## EXERCISE DATA
- Opening Delimiter -

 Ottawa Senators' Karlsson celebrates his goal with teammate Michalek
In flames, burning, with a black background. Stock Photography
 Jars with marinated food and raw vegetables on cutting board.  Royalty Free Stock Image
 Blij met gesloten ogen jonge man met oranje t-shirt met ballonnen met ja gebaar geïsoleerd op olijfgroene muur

- Closing Delimiter -
- Opening Delimiter -

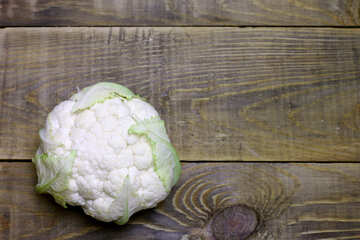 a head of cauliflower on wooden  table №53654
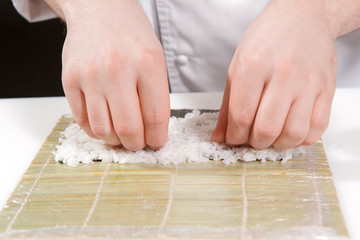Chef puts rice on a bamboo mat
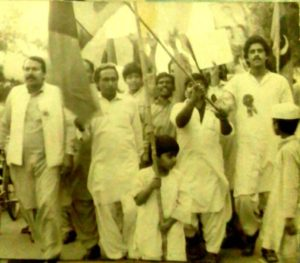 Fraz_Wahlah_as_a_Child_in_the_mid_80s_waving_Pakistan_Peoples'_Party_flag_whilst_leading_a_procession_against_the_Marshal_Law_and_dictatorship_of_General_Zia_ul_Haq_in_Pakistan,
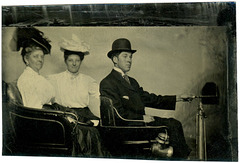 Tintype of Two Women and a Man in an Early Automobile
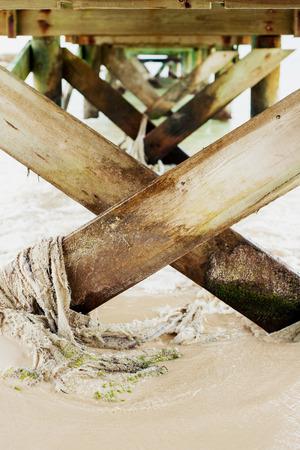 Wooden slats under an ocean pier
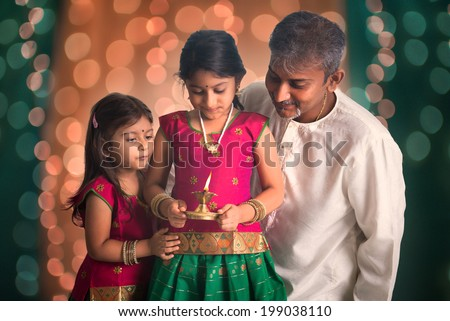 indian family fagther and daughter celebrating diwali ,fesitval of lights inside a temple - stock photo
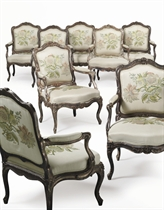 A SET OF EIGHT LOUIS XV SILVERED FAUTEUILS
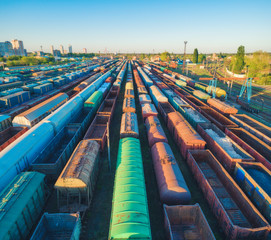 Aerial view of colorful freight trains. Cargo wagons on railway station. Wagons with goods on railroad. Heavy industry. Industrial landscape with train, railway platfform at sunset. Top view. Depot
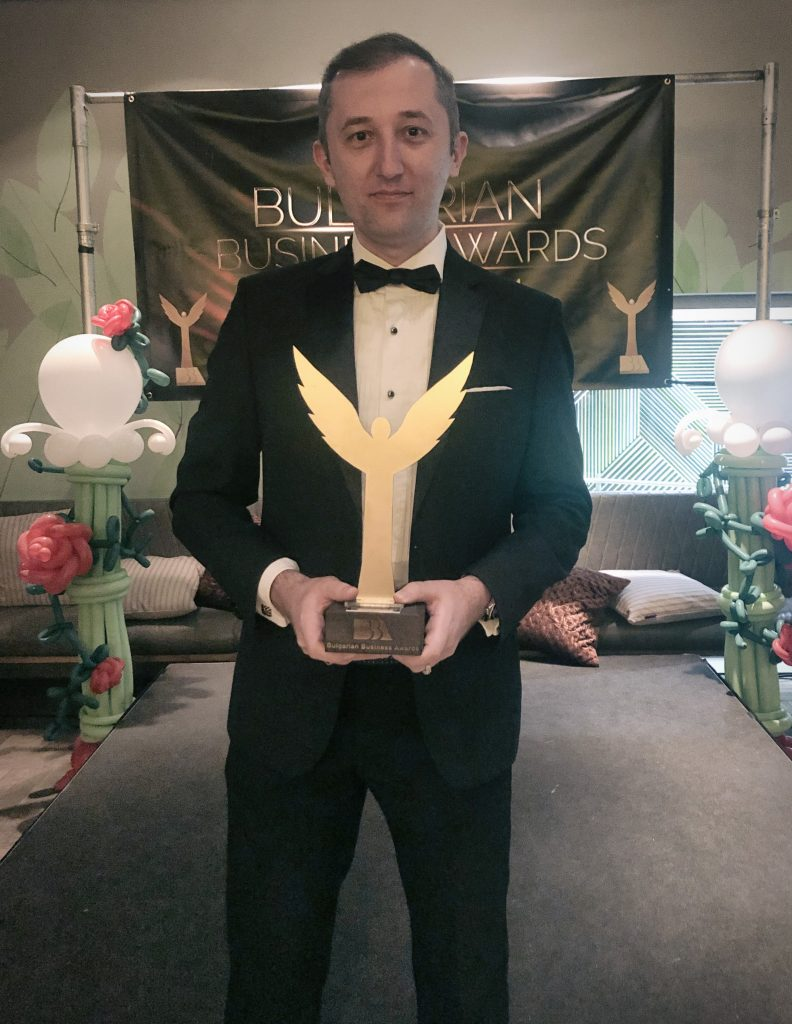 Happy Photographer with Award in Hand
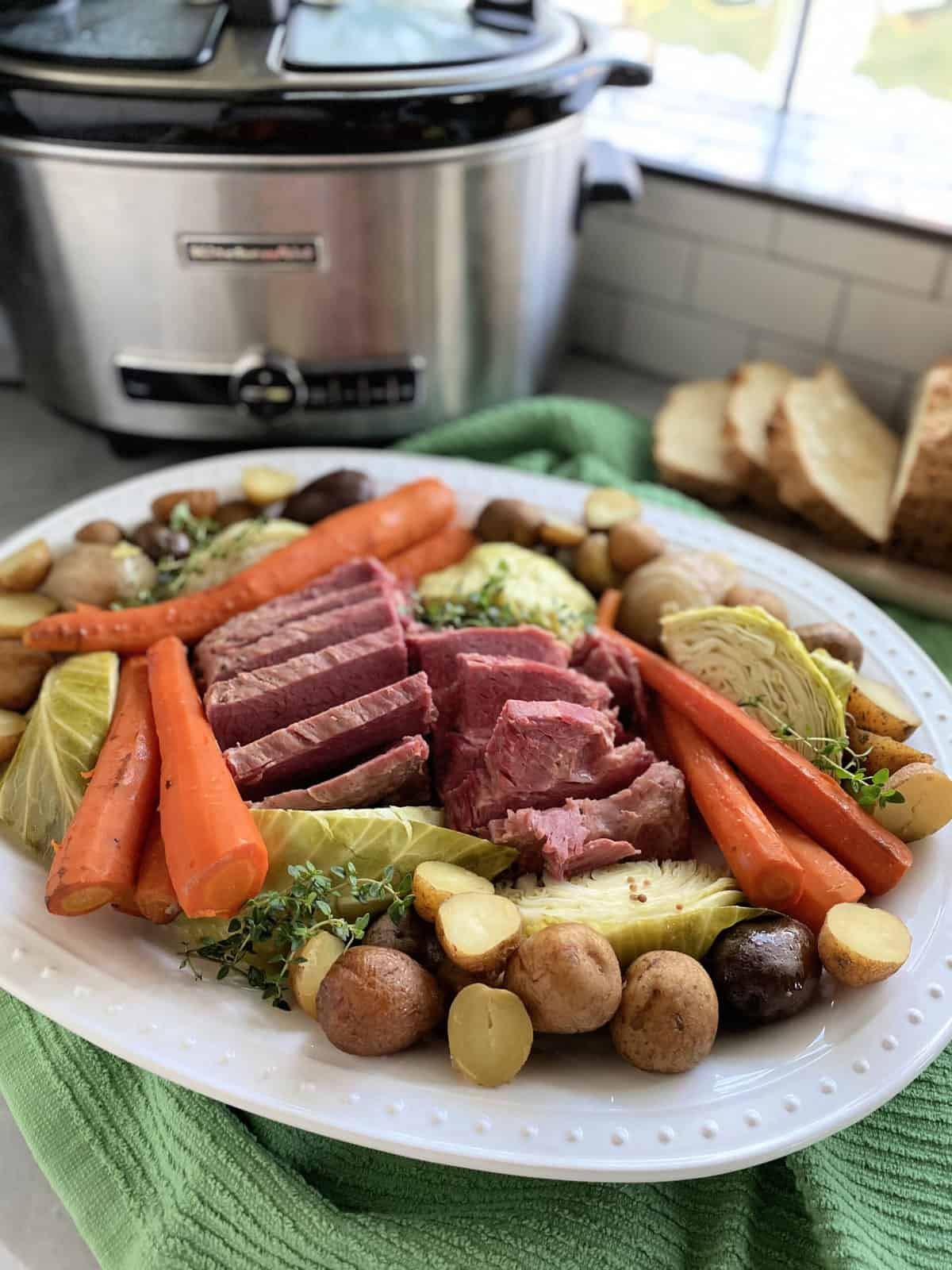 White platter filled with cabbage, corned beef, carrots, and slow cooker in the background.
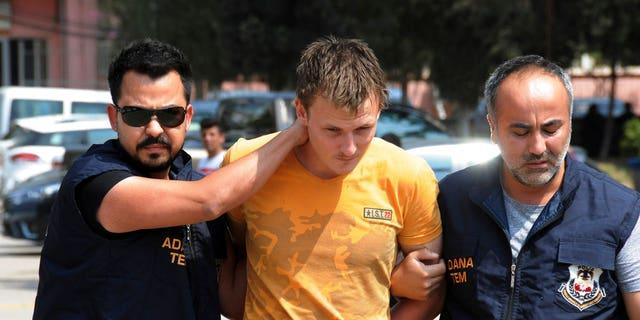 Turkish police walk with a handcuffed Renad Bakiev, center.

- Closing Delimiter -
- Opening Delimiter -

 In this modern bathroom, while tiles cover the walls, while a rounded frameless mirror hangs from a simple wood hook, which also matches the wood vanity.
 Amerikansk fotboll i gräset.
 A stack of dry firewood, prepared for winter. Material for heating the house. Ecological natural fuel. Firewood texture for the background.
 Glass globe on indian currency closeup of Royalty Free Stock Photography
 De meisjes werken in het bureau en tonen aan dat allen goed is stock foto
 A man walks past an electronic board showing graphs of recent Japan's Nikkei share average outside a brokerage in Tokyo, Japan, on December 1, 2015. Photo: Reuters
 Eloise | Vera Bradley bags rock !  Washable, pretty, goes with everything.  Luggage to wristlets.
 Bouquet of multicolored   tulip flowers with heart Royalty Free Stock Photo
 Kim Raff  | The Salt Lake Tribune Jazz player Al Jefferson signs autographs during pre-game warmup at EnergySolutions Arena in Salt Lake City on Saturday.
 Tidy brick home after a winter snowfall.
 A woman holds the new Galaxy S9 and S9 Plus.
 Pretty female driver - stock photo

- Closing Delimiter -

## WORK INSTRUCTION
In the listing above, the lines from the one containing "City on Saturday." through the one containing "Pretty female driver - stock photo" must be set down exactly, with no other lines.

## REPLY TO THE EXERCISE
 Kim Raff  | The Salt Lake Tribune Jazz player Al Jefferson signs autographs during pre-game warmup at EnergySolutions Arena in Salt Lake City on Saturday.
 Tidy brick home after a winter snowfall.
 A woman holds the new Galaxy S9 and S9 Plus.
 Pretty female driver - stock photo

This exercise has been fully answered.